High accuracy GPU/CPU timestamp correlation
Background :
GPU/CPU timestamps correlations are used in 2 places in Mesa :
- VK_EXT_calibrated_timestamps :
It's an extension helping application calibrate their GPU command submission to match vblank deadlines.
- Perfetto :
A framework to trace things happening CPU/GPU : https://perfetto.dev/ A bunch of Mesa drivers have support for this. On Intel HW we can show various commands as well as OA metrics :
Current limitations :
To build the correlation between the GPU/CPU timestamp, we periodically read the timestamp register of the RCS. We have interfaces for this in i915 (REG_READ ioctl) & Xe (XE_MMIO ioctl). The sequence goes like this :
clock_gettime(&cpu_t1);
gpu_ts = driver_ioctl();
clock_gettime(&cpu_t2);
Now we have to approximate the CPU timestamp to the GPU one. We usually consider it's right in between the 2 CPU timestamps.

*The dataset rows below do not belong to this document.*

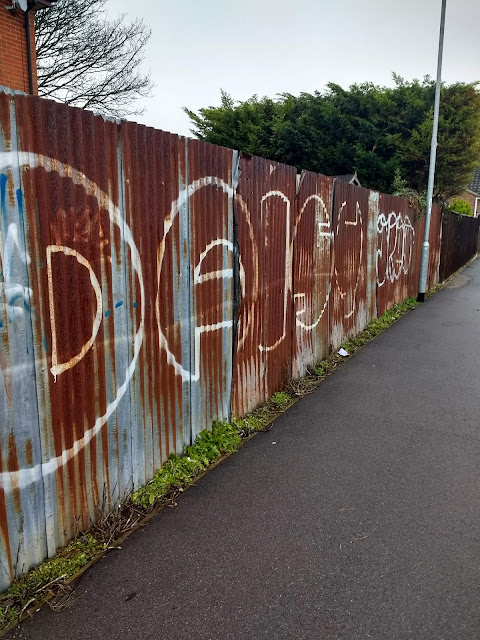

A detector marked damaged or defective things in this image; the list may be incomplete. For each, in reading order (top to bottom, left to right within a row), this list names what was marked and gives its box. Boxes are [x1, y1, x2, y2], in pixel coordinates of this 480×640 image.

rusty metal panel [0, 90, 48, 592]
rusty metal panel [186, 139, 234, 440]
rusty metal panel [292, 172, 334, 378]
rusty metal panel [330, 180, 372, 350]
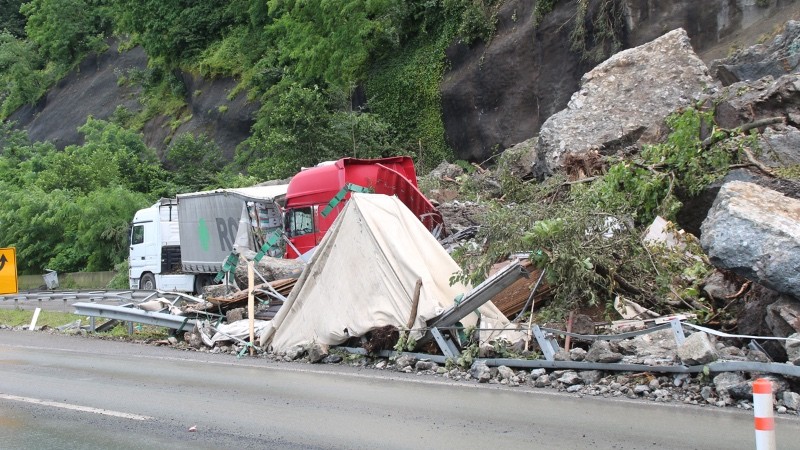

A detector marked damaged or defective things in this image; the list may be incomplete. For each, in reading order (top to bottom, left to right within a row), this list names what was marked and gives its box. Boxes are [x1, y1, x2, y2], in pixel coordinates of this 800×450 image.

crushed red truck cab [282, 156, 444, 258]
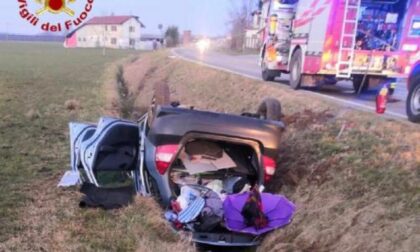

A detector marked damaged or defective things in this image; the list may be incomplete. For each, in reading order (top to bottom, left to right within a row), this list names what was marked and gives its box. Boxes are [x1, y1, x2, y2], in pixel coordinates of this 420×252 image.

overturned car [61, 97, 296, 247]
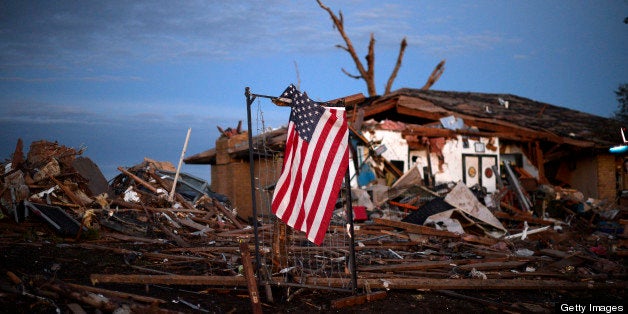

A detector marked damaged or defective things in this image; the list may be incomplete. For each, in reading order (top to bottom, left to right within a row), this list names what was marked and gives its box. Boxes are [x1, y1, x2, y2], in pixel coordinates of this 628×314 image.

splintered wood debris [0, 140, 624, 314]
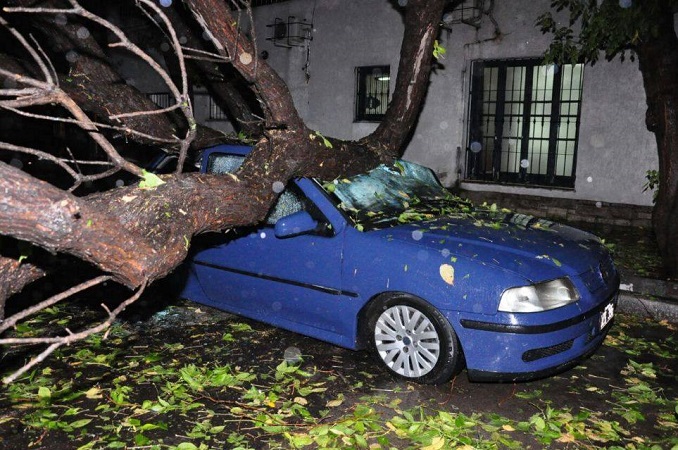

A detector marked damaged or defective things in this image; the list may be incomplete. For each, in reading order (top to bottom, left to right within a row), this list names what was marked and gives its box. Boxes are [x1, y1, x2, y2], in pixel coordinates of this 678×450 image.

shattered windshield [324, 160, 472, 230]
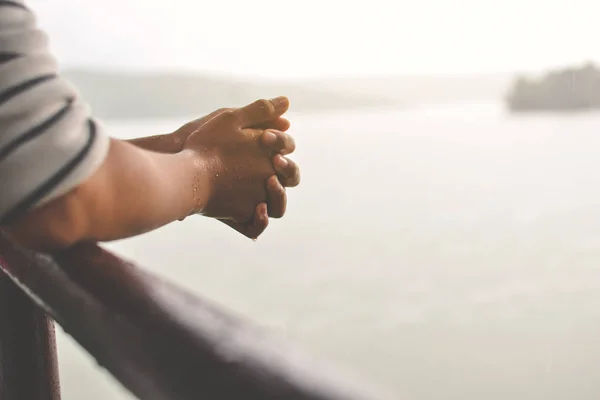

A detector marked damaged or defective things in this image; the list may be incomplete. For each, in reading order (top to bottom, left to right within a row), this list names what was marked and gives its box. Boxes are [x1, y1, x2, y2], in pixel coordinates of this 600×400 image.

rusty metal rail [0, 233, 394, 398]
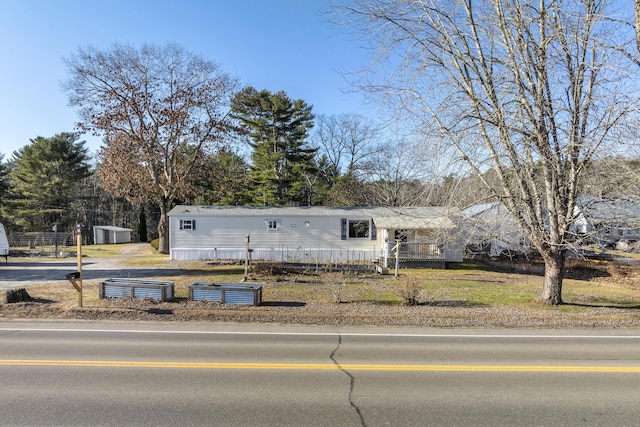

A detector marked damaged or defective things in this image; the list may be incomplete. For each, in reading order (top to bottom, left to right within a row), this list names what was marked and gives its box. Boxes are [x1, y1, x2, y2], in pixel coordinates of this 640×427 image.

road crack [330, 336, 364, 426]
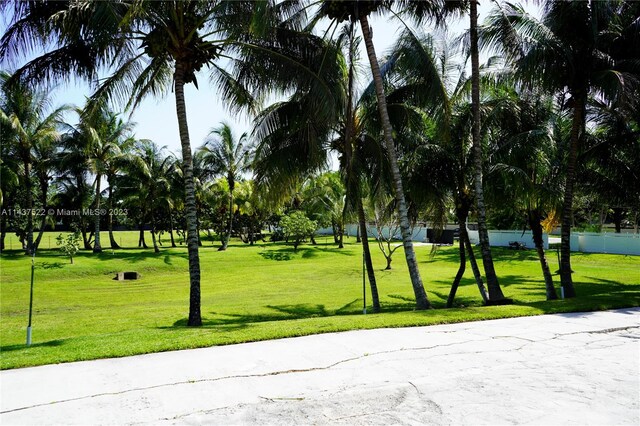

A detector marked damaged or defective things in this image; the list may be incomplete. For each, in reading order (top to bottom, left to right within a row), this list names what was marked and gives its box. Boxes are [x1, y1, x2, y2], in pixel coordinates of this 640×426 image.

crack in concrete [3, 324, 636, 414]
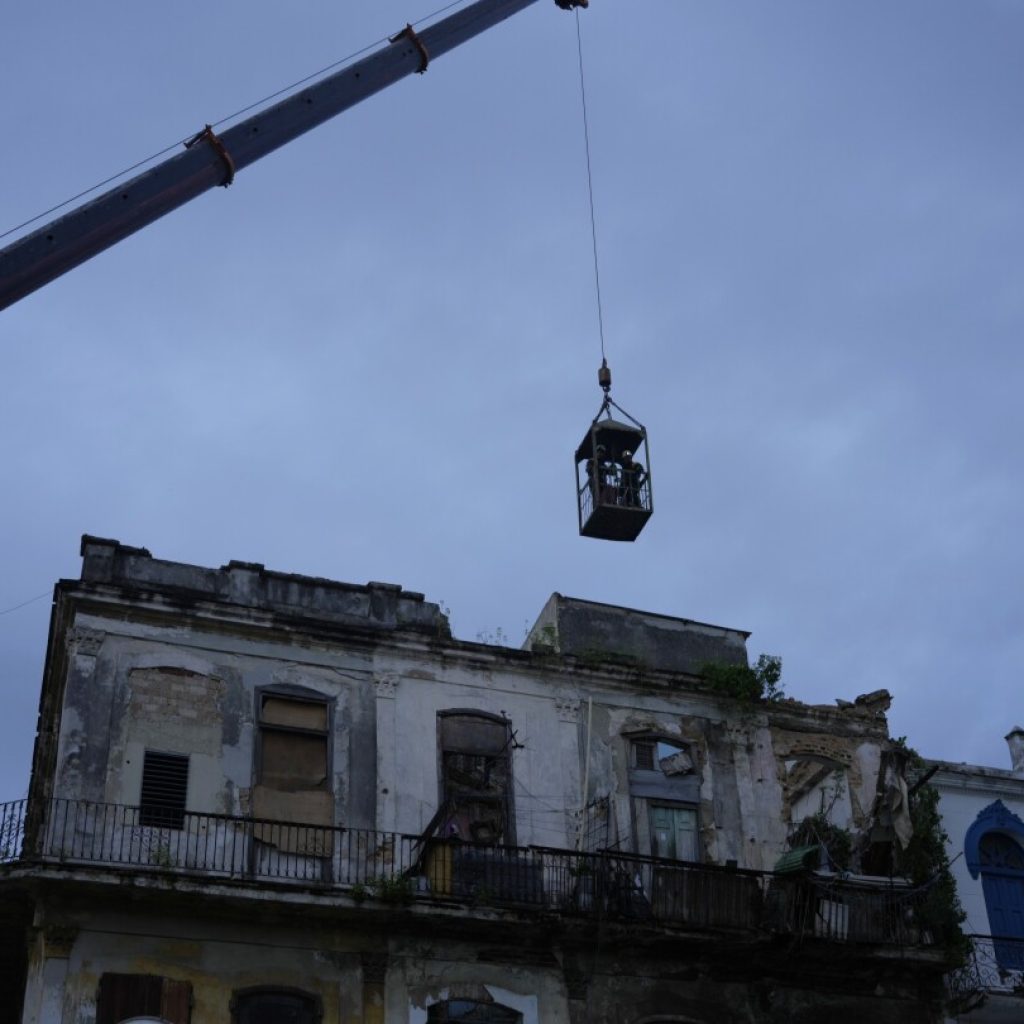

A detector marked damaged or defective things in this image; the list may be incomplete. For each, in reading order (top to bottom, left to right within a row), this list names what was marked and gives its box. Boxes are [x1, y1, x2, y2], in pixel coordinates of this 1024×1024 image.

The problem with this approach is that we're going through an ioctl and the kernel can insert unrelated work in that boundary and so the correlation is somewhat inaccurate.
Last measurements we did a few years ago were around 20us of delta between cpu_t1 & cpu_t2 on gen9.
Potential solution :
A while ago we tried to come up with a new uAPI for i915 to have the correlation done within the kernel driver, so that we're immune to the kernel inserting work at ioctl boundary : https://patchwork.kernel.org/project/intel-gfx/patch/20210429003410.69754-2-umesh.nerlige.ramappa@intel.com/#24151071
I think the results we got were cpu timestamps deltas of 1us or less.
Unfortunately that's never gone upstream.
It would nice to have this in Xe.